> **What is needed**
Please copy the entries below word for word, leaving out any image.

> **Supplied data**
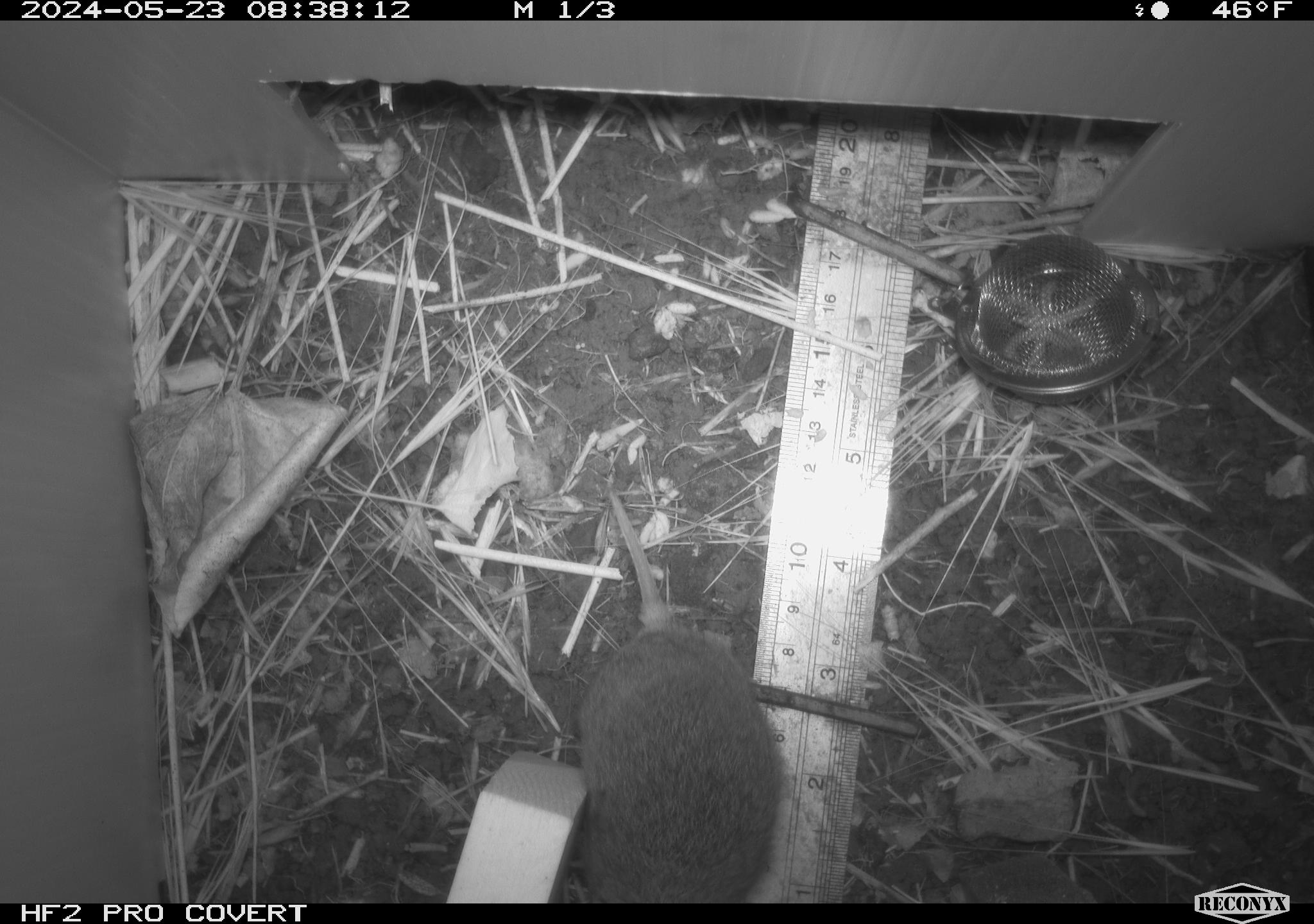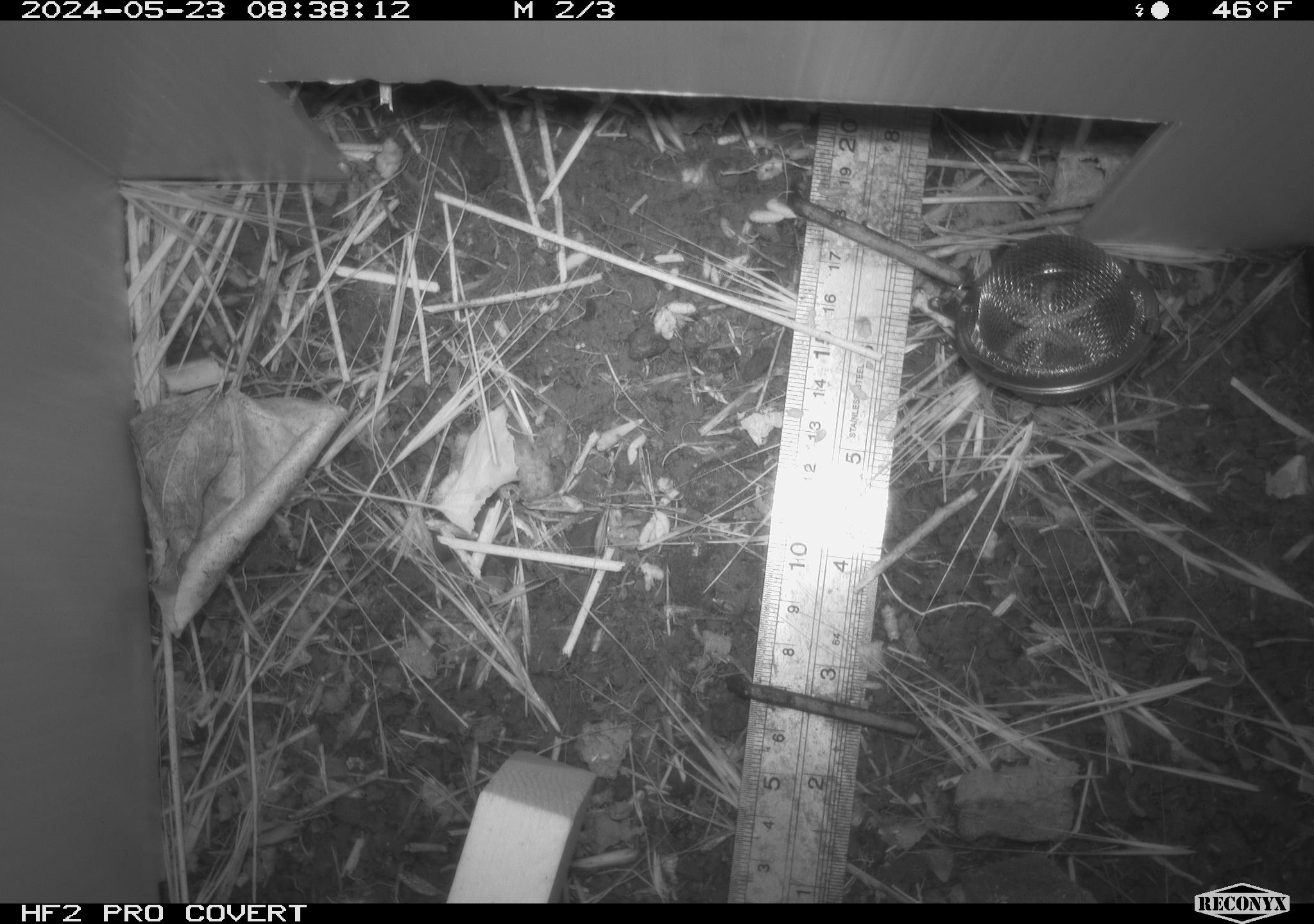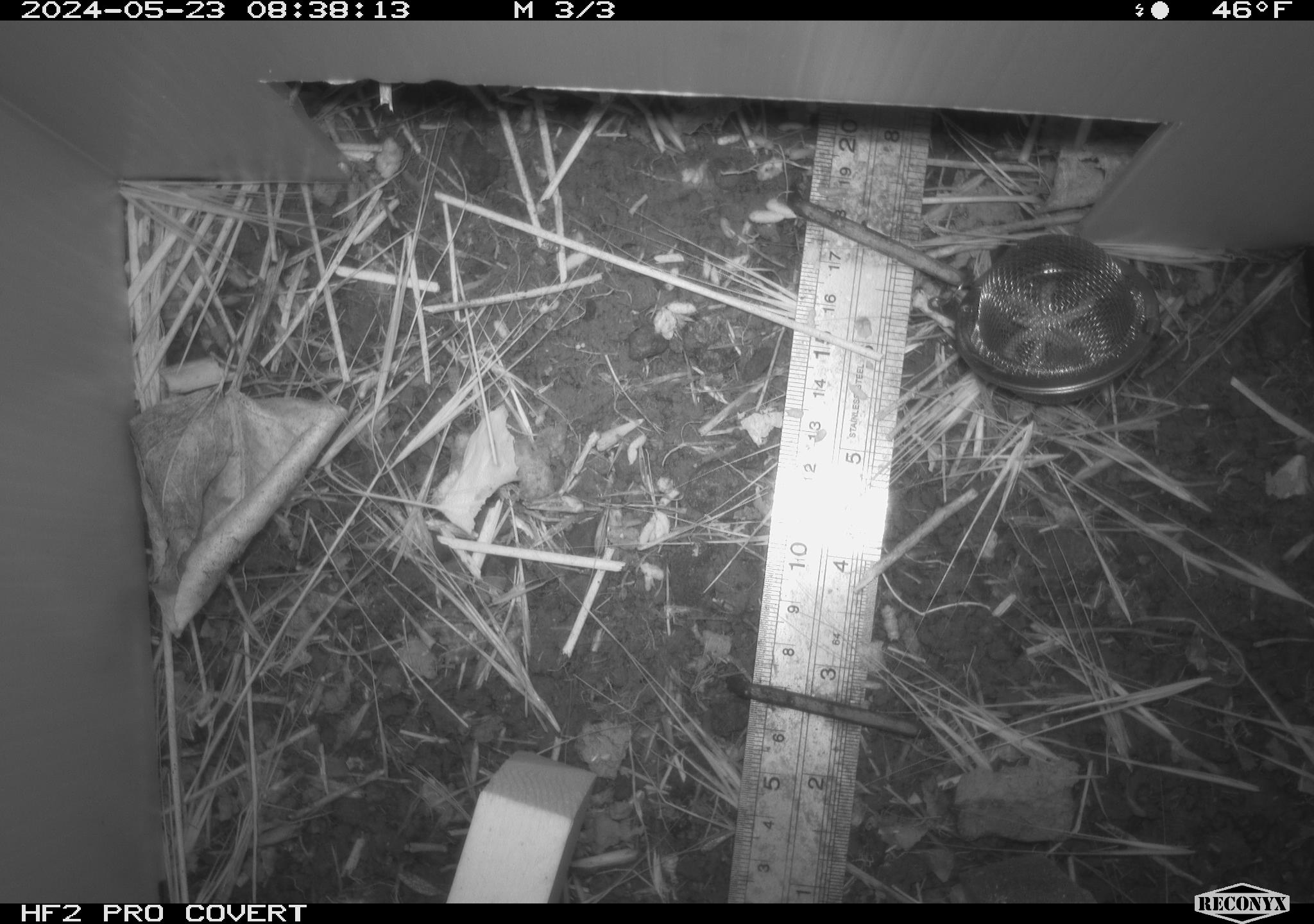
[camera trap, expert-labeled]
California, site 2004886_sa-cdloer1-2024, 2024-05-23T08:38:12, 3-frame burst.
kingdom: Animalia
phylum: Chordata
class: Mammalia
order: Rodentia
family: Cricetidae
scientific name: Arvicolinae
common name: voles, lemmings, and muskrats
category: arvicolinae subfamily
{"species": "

> **Written answer**
[camera trap, expert-labeled]
California, site 2004886_sa-cdloer1-2024, 2024-05-23T08:38:12, 3-frame burst.
kingdom: Animalia
phylum: Chordata
class: Mammalia
order: Rodentia
family: Cricetidae
scientific name: Arvicolinae
common name: voles, lemmings, and muskrats
category: arvicolinae subfamily
{"species": "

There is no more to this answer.